It’s time for the 31 Days of Horror: 2014 Edition. For those of you who weren’t around for last year’s journey, the plan is to watch at least 31 horror movies I’ve never seen before and review them all. So sit back, strap in, and enjoy my journey down the rabbit hole.
I have trouble with found footage movies because I just can’t shake the feeling that there are always camera angles where I can’t figure out who was shooting the action. That said, The V/H/S franchise of anthology films, while often guilty of the inability to justify their footage, have been slightly better than most found footage movies. The latest entry, V/H/S: Viral, has been getting brutal reviews, but I found it to be the strongest entry in the series.
Vicious Circles, the wrap-around story, is the worst of the bunch. Directed by Marcel Sarmiento, it tells the story of a police chase involving a speeding ice cream truck and the teens trying to get cell phone video of the chase. Very little of its plot makes sense, but it does go off on some interesting tangents and features an impressive set piece with an unlucky cyclist getting dragged from the back of the truck as his feet get ground into nothing by the asphalt. But while it hits some occasional visceral highs, it’s far too sloppy in its storytelling to make any kind of real impact.

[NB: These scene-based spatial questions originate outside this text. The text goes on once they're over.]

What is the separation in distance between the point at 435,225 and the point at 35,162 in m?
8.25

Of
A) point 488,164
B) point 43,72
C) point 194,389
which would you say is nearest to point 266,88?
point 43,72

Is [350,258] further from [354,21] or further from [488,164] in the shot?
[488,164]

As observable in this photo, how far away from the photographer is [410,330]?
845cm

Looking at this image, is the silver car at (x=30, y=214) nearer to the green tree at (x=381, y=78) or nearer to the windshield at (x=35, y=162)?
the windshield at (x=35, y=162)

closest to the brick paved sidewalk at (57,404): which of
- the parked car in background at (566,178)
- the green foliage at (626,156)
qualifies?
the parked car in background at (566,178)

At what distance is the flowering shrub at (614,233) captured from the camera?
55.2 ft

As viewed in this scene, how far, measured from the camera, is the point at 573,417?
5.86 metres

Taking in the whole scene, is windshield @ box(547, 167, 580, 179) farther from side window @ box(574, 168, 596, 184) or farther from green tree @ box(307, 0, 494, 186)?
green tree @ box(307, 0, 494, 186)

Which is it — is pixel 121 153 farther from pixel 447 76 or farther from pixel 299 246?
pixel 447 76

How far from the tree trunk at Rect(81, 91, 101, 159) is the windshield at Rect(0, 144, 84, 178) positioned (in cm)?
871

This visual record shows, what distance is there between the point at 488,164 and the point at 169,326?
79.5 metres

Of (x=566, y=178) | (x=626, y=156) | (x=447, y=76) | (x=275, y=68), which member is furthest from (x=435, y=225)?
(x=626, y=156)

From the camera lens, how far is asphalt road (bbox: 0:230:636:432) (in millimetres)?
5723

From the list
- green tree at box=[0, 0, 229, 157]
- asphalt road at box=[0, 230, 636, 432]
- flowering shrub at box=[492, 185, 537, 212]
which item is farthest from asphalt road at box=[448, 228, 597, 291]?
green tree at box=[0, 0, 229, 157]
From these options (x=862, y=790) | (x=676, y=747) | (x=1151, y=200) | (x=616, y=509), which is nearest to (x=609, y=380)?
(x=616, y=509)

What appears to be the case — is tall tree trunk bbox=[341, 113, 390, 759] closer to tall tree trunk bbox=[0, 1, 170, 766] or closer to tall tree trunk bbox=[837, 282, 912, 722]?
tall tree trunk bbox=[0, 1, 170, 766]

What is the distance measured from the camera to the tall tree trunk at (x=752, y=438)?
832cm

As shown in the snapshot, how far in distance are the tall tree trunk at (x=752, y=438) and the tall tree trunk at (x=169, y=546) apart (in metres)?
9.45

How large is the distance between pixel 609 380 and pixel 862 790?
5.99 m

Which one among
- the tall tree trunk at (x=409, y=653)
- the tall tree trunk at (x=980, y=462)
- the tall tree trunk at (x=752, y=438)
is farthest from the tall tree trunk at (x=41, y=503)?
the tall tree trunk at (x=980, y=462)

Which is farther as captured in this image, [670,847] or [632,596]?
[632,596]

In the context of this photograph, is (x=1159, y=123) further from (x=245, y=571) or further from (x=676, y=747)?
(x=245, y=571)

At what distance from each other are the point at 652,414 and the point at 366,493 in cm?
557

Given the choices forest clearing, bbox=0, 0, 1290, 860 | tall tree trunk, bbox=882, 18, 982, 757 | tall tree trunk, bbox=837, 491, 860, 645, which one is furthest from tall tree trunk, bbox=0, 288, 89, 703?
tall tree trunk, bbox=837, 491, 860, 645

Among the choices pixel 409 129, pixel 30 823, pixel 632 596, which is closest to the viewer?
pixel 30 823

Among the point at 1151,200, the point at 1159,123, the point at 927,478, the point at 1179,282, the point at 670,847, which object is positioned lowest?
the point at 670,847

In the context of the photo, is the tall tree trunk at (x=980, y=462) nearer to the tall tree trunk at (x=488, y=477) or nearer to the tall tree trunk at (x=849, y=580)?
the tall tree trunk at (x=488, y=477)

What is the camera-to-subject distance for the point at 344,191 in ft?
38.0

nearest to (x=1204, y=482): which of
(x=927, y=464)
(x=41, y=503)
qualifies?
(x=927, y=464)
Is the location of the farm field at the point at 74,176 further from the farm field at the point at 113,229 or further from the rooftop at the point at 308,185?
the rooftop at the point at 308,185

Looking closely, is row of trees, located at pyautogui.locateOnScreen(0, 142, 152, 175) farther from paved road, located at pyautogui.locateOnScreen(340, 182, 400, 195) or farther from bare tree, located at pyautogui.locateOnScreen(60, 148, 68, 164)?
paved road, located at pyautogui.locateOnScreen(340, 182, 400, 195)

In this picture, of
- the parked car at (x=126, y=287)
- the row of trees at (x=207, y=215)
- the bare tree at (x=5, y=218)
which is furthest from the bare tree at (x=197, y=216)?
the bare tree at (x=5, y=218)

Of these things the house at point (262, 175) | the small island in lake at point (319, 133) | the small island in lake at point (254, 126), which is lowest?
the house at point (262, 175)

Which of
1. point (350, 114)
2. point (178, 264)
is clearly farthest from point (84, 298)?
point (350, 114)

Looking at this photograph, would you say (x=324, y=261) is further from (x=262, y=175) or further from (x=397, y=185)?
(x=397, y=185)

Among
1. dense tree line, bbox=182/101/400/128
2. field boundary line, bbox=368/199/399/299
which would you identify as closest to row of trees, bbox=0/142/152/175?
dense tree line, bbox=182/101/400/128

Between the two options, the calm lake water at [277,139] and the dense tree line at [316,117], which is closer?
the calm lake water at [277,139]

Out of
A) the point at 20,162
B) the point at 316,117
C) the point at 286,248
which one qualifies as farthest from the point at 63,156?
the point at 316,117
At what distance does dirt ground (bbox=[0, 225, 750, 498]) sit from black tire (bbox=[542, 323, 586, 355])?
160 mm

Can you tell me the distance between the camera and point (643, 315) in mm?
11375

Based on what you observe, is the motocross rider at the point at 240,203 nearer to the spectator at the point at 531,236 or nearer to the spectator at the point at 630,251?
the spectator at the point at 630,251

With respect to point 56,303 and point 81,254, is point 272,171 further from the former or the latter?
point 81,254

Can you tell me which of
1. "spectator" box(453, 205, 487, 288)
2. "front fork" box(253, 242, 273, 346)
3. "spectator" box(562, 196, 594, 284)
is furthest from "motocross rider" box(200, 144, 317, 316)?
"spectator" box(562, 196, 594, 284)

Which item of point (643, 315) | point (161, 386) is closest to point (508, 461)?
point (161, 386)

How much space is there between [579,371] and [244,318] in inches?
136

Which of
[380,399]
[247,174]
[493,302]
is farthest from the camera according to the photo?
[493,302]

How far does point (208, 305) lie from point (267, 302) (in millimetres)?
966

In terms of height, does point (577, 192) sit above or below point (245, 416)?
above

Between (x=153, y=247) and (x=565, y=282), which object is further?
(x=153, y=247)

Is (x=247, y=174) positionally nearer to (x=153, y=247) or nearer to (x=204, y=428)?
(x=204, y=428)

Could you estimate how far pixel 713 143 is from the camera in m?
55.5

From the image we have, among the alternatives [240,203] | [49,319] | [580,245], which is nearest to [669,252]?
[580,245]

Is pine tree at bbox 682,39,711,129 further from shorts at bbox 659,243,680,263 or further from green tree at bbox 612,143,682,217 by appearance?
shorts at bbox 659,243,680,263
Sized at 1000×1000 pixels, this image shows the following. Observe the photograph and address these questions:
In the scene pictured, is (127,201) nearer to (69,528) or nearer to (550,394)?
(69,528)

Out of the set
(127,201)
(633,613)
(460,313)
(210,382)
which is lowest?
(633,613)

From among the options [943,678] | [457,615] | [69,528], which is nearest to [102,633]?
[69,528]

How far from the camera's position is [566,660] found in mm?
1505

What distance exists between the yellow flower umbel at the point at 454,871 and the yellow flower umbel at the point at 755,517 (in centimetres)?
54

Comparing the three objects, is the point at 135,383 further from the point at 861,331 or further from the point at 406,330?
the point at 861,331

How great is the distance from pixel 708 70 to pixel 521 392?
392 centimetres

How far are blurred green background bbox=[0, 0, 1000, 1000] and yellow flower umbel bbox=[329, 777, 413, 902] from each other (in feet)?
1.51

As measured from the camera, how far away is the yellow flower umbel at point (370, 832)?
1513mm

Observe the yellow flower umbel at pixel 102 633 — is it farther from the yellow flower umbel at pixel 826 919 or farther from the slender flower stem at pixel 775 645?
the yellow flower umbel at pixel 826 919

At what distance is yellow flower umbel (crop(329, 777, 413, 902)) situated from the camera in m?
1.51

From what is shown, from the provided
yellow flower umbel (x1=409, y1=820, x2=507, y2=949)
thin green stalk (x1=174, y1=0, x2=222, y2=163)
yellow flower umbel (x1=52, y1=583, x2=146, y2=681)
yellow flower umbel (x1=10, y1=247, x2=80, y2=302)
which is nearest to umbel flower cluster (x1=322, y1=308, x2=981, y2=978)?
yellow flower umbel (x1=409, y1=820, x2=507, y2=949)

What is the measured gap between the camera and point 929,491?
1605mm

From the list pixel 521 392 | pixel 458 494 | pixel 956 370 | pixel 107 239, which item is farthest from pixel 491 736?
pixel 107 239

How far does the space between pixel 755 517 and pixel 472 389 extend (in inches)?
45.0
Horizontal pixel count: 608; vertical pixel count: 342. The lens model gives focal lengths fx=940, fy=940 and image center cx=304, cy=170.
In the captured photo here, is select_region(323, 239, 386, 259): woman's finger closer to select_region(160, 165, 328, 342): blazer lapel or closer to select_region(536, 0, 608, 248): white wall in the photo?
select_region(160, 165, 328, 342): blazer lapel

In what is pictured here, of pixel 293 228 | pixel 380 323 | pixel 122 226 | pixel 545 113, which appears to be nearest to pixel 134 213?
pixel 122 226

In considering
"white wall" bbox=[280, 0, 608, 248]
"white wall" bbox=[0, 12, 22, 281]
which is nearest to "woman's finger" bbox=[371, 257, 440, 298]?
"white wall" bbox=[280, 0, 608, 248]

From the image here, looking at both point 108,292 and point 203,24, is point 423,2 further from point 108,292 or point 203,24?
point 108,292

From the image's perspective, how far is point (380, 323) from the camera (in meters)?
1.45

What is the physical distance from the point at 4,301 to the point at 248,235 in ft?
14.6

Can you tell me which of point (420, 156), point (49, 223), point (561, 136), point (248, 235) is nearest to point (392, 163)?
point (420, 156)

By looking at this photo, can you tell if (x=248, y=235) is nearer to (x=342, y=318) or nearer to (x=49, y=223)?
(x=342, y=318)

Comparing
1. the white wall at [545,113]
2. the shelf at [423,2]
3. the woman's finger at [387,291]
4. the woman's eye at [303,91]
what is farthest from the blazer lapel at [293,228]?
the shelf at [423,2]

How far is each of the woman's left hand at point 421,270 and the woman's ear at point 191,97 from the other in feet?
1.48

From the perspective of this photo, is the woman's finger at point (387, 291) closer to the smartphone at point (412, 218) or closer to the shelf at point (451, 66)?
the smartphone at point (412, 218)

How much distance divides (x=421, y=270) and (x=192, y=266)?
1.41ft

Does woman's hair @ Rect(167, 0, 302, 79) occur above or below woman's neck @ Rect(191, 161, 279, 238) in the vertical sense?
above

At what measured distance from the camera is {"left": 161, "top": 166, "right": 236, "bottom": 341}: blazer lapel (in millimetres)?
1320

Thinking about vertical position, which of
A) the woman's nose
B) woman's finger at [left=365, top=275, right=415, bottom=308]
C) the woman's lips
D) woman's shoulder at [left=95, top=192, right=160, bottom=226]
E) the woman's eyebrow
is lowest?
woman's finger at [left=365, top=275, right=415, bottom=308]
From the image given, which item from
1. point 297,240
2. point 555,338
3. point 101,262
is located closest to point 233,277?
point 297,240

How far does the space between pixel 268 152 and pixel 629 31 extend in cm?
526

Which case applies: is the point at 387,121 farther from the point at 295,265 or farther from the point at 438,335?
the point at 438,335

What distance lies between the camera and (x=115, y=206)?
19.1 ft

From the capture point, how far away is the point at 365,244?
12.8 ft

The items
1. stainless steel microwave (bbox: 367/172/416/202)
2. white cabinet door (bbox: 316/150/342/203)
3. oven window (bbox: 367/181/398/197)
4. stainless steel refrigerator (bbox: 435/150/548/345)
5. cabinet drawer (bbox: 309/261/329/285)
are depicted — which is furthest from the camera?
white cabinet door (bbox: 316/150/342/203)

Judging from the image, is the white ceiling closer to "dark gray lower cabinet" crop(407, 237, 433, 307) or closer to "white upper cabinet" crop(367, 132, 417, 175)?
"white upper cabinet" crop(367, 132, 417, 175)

Dante the Great, directed by Gregg Bishop, tells the clever story of the titular hack illusionist (Justin Welborn) who comes into possession of a cloak that allows him to perform actual magic. But the cloak requires sustenance of the human kind and while Dante initially is sickened by what he is forced to do to maintain his power, his ego turns him into a monster. There is a pretty predictable arc to Dante’s story, but this entry has an appealing sense of humor, a good performance by Welborn, and Bishop has fun coming up with unique ways for Dante to use the cloak.
Parallel Monsters, directed by Nacho Vigalondo, takes the prize for the oddest entry. Inventors from alternate universes both create portals to the other’s reality. Initially, their worlds seem like mirror images, but they both discover the horrific differences that exist just under the surface. Needless to say, it’s a very Vigalondo-like premise. While it retains his sense of humor and builds to a funny/creepy ending, the short running time blunts its overall impact. Unlike most short films, this one feels like it would benefit from being stretched to feature length.
Bonestorm, directed by Justin Benson and Aaron Moorhead, is the most surprising entry. It’s not that the premise is so unique, but it feels like the last thing you would expect from the directing team behind the restrained and cerebral Resolution. A visceral look at what could happen if a bunch of idiot teenagers tried to make their own Jackass-style video and it went very, very wrong. Filled with raucous comedy, lots of gore, and chaotic editing, it’s never scary, but is a kinetic kick in the pants.
Because of the poor reviews and word-of-mouth, maybe I went into V/H/S: Viral with lowered expectations and that explains why I enjoyed it as much as I did. But it’s a fun flick that makes for good Halloween viewing.